Start at the line below containing "genus: Odocoileus" and stop at the line containing "A: Unidentified deer (deer) (Odocoileus).". Repeat every line of that stretch exactly, and nothing outside it.

Provided data Start Marker

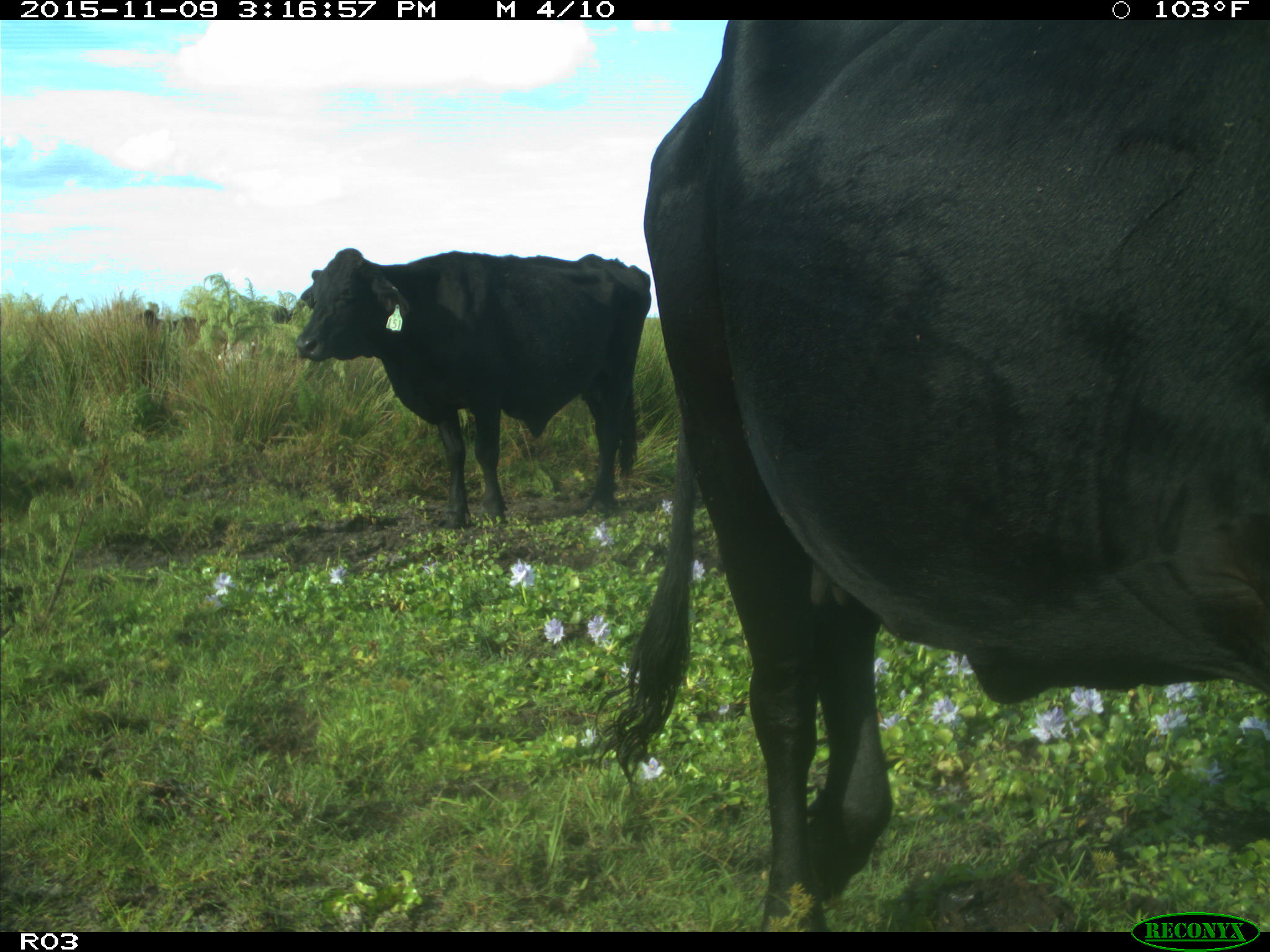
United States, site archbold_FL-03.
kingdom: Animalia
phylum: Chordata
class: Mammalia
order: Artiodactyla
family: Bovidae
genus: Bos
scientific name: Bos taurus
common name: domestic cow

Provided data End Marker
Provided data Start Marker

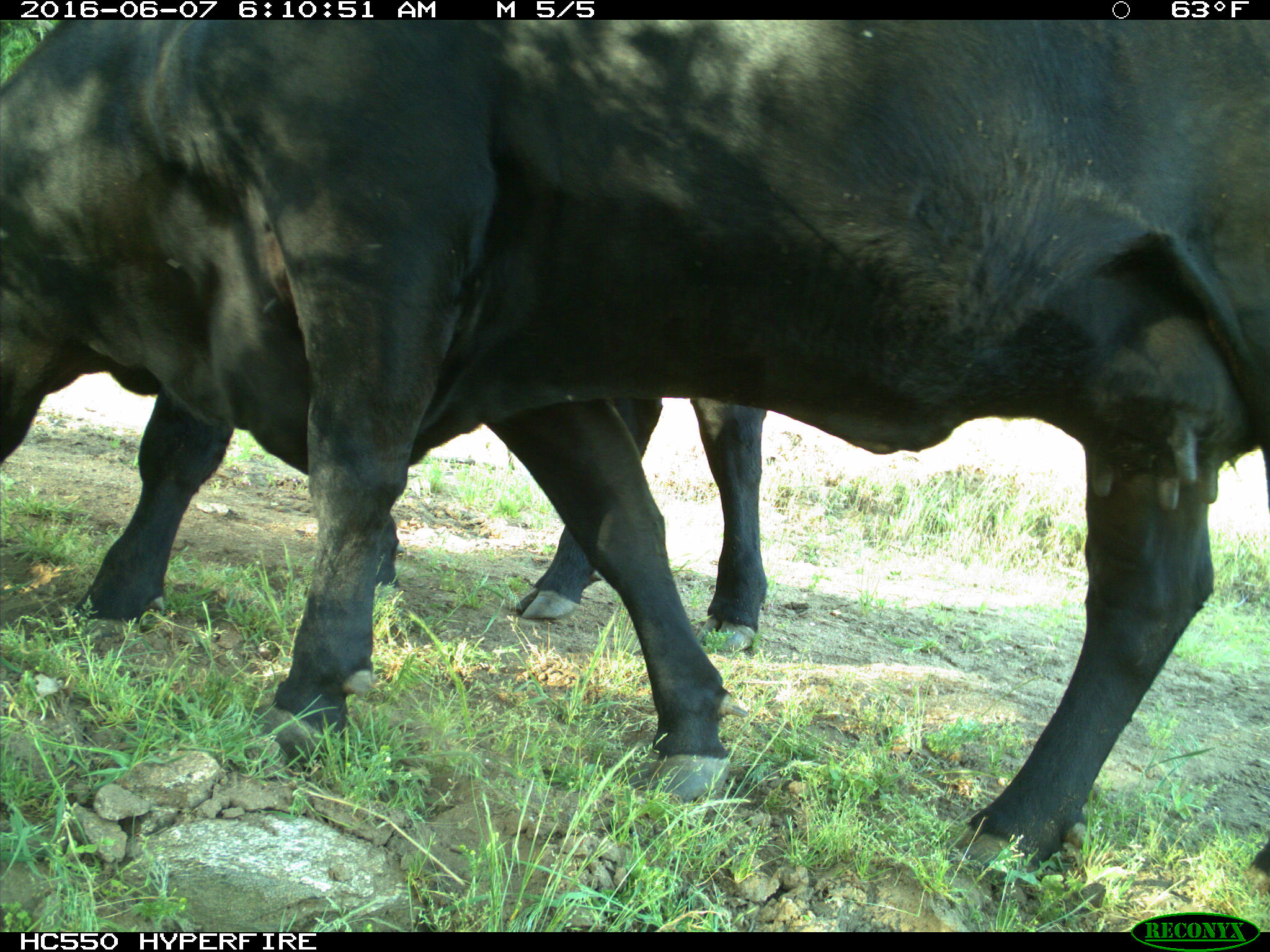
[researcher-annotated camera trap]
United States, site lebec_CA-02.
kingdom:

Provided data End Marker
Provided data Start Marker

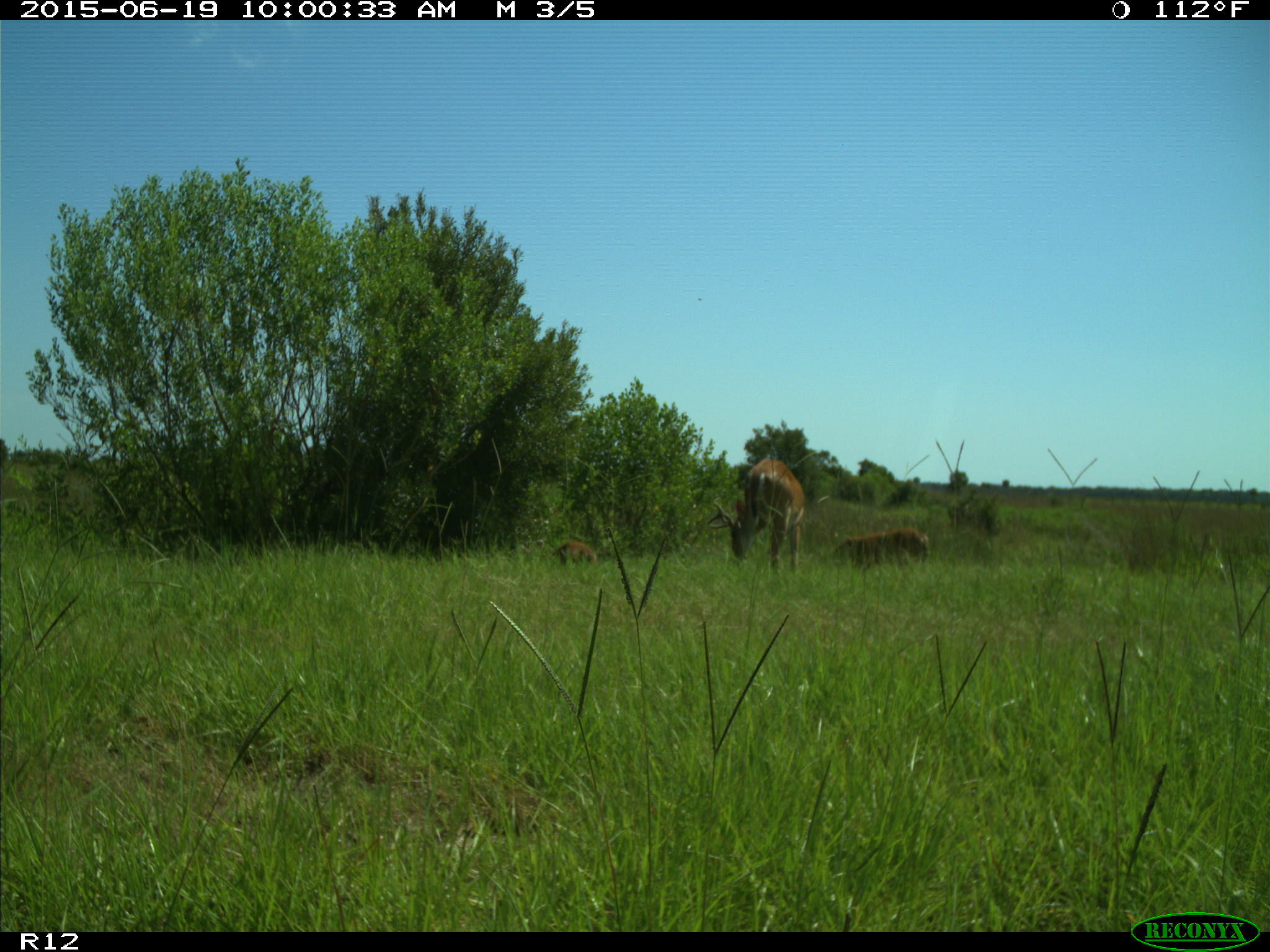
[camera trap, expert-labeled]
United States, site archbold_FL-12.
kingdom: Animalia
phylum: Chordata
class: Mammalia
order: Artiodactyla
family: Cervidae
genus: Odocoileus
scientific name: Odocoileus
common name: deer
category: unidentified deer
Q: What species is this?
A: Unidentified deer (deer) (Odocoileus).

Provided data End Marker

Solution ->
genus: Odocoileus
scientific name: Odocoileus
common name: deer
category: unidentified deer
Q: What species is this?
A: Unidentified deer (deer) (Odocoileus).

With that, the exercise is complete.